Some of the proposed disclosure requirements apply to all companies without a materiality qualifier, and others are governed by an expansive recasting of the materiality standard.  Both of these approaches to determining what information should be disclosed are problematic because they depart from the generally applicable,[15] time-tested materiality constraint on required disclosures.
Justice Thurgood Marshall described our existing materiality standard in TSC Industries v. Northway:[16] an item is material if there is a substantial likelihood that a reasonable investor would consider the information important in deciding how to vote or make an investment decision.  The "reasonable investor" Justice Marshall referred to in TSC Industries is someone whose interest is in a financial return on an investment in the company making the disclosure.  Thus, there is a clear link between materiality of information and its relevance to the financial return of an investment.[17] 

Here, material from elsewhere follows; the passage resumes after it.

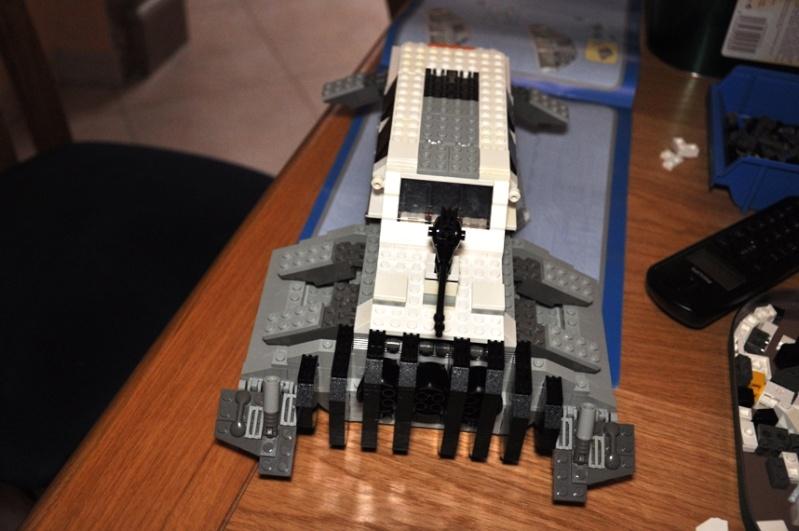 Lego - 10129 - UCS Snowspeeder Dsc_0928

The Commission proposes to mandate a set of climate disclosures that will be mandatory for all companies without regard for materiality.  As I mentioned earlier, the comment letters that the Division of Corporation Finance issued over the past year foreshadowed this development.  The staff pressed companies to include in their SEC filings disclosures that they make in their sustainability reports, but many companies responded that the information was immaterial and therefore need not be included.[18]  The proposal would sweep in much of this information without any materiality nexus.  For example, the proposed rules require all companies to disclose all Scope 1 and 2 greenhouse gas emissions, and the financial metrics do not have a materiality qualifier. 

The Commission justifies its disclosure mandates in part as a response to the needs of investors with diversified portfolios, who "do not necessarily consider risk and return of a particular security in isolation but also in terms of the security's effect on the portfolio as a whole, which requires comparable data across registrants."[19]  Not only does this justification depart from the Commission's traditional company-specific approach to disclosure, but it suggests that it is appropriate for shareholders of the disclosing company to subsidize other investors' portfolio analysis.  How could a company's management possibly be expected to prepare disclosure to satisfy the informational demands of all the company's investors, each with her own idiosyncratic portfolio?  The limiting principle of such an approach is unclear. 

Even where materiality thresholds exist, the proposal tweaks materiality.  The Commission obliquely admits that it is playing a little fast and loose with materiality, but assures us that the "materiality determination that a registrant would be required to make regarding climate-related risks under the proposed rules is similar to what is required when preparing the MD&A section in a registration statement or annual report."[20]  Similarity is in the eye of the beholder, and so is materiality if it is decoupled from its financial context, as the proposal seeks to do-just try asking an investor in the company and a climate activist what each finds material about a company's business.  You might not get the same answer.  The proposal, unlike a standard MD&A materiality determination, requires short-, medium-, and long-term assessments of materiality to account for "the dynamic nature of climate-related risks."[21]  Moreover, the proposal would seek to get behind these materiality determinations by requiring disclosure of how the company "determines the materiality of climate-related risks, including how it assesses the potential size and scope of any identified climate-related risk."[22]  As the proposal acknowledges, assessing the present materiality of potential consequences of ongoing and future climate change will be difficult, but have no fear, "climate consulting firms are available to assist registrants in making this determination."[23]  Score one for the climate industrial complex!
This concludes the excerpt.